#### [Aim of the task]
Rewrite the listing below with every instance of "camera" changed to "observer" and everything else left unchanged. Leave the pictures out of your answer.

#### [Records to process]

————————

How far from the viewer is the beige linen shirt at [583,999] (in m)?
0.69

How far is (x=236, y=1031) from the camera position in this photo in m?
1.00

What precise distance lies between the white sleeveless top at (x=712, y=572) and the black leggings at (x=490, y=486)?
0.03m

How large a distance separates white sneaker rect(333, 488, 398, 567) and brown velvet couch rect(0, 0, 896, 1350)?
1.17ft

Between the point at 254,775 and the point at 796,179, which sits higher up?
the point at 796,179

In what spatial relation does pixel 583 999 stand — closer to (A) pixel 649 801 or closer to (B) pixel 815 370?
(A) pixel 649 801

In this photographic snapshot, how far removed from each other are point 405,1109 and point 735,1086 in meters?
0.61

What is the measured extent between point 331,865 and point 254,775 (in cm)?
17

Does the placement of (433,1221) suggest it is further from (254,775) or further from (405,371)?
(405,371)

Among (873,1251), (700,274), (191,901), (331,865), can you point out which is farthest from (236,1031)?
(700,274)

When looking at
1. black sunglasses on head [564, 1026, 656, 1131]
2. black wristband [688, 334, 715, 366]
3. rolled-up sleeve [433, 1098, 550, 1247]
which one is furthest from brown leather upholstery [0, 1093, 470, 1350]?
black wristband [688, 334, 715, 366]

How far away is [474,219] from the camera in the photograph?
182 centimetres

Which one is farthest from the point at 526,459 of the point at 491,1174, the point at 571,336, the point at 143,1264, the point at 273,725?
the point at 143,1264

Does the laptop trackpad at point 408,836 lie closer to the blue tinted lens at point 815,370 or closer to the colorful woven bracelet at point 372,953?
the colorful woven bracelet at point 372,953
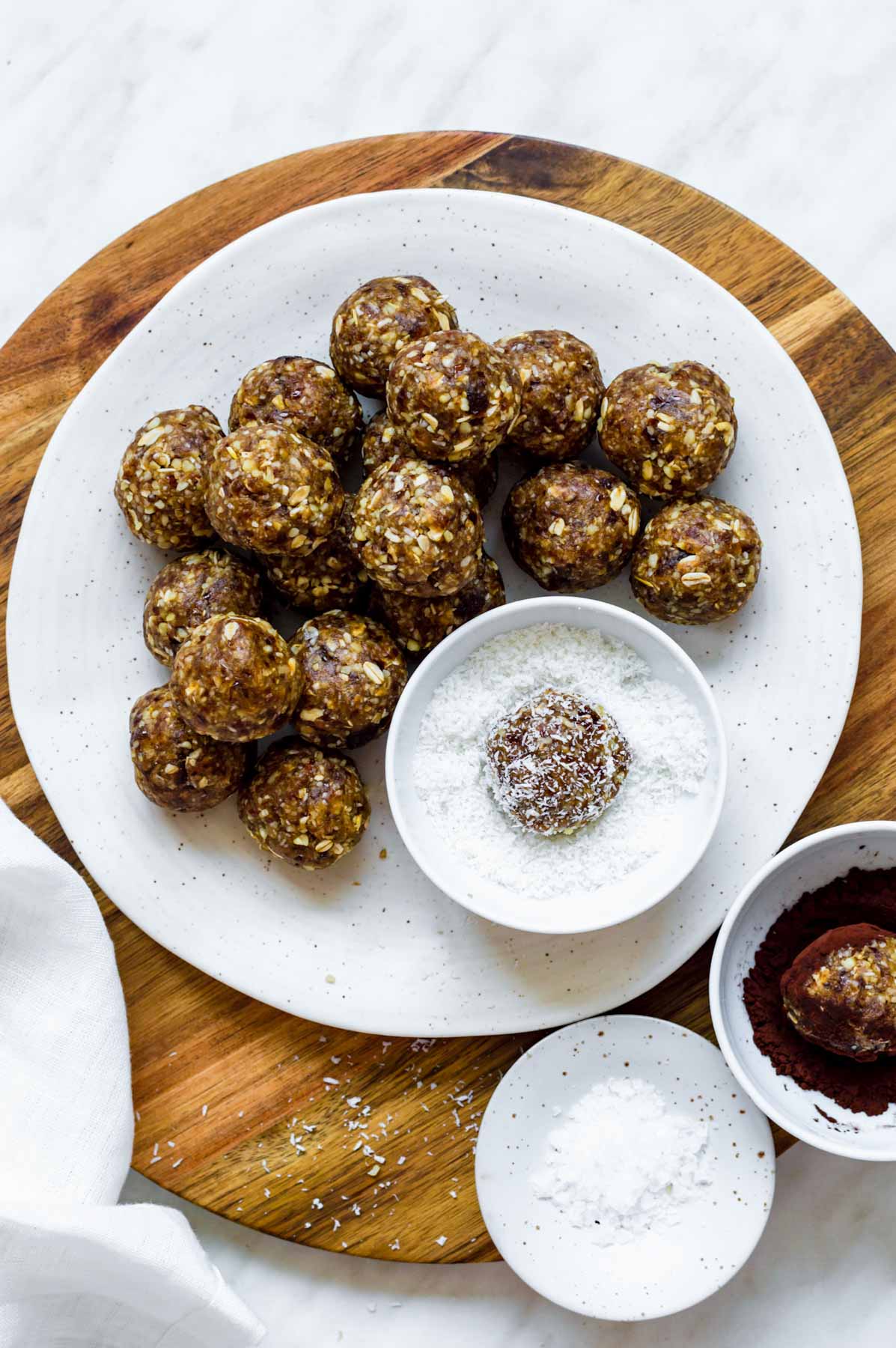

————————

#### [Task solution]
How far from the viewer is the beige linen shirt at [583,999] (in m)?
0.69

How far is (x=236, y=1031) from the observer position in this photo in m?
1.00

What precise distance lies between the white sleeveless top at (x=712, y=572) and the black leggings at (x=490, y=486)?
0.03m

How large a distance separates white sneaker rect(333, 488, 398, 567) and brown velvet couch rect(0, 0, 896, 1350)?
1.17ft

Between the point at 254,775 and the point at 796,179, which sits higher up?
the point at 796,179

In what spatial relation does pixel 583 999 stand — closer to (A) pixel 649 801 or closer to (B) pixel 815 370?
(A) pixel 649 801

In this photographic snapshot, how far removed from each other are point 405,1109 and point 735,1086 in meters?
0.61

What is the measured extent between point 331,865 and point 254,775 (in cm)?
17

Does the placement of (433,1221) suggest it is further from (254,775) or further from (405,371)?
(405,371)

Among (873,1251), (700,274), (191,901), (331,865), can you point out which is farthest from (236,1031)?
(700,274)

When looking at
1. black sunglasses on head [564, 1026, 656, 1131]
2. black wristband [688, 334, 715, 366]
3. rolled-up sleeve [433, 1098, 550, 1247]
which one is furthest from brown leather upholstery [0, 1093, 470, 1350]?
black wristband [688, 334, 715, 366]

How far away is [474,219] from the observer in the photograph?
182 centimetres

Which one is farthest from the point at 526,459 of the point at 491,1174, the point at 571,336, the point at 143,1264, the point at 273,725?
the point at 143,1264

Does the laptop trackpad at point 408,836 lie closer to the blue tinted lens at point 815,370 or closer to the colorful woven bracelet at point 372,953?
the colorful woven bracelet at point 372,953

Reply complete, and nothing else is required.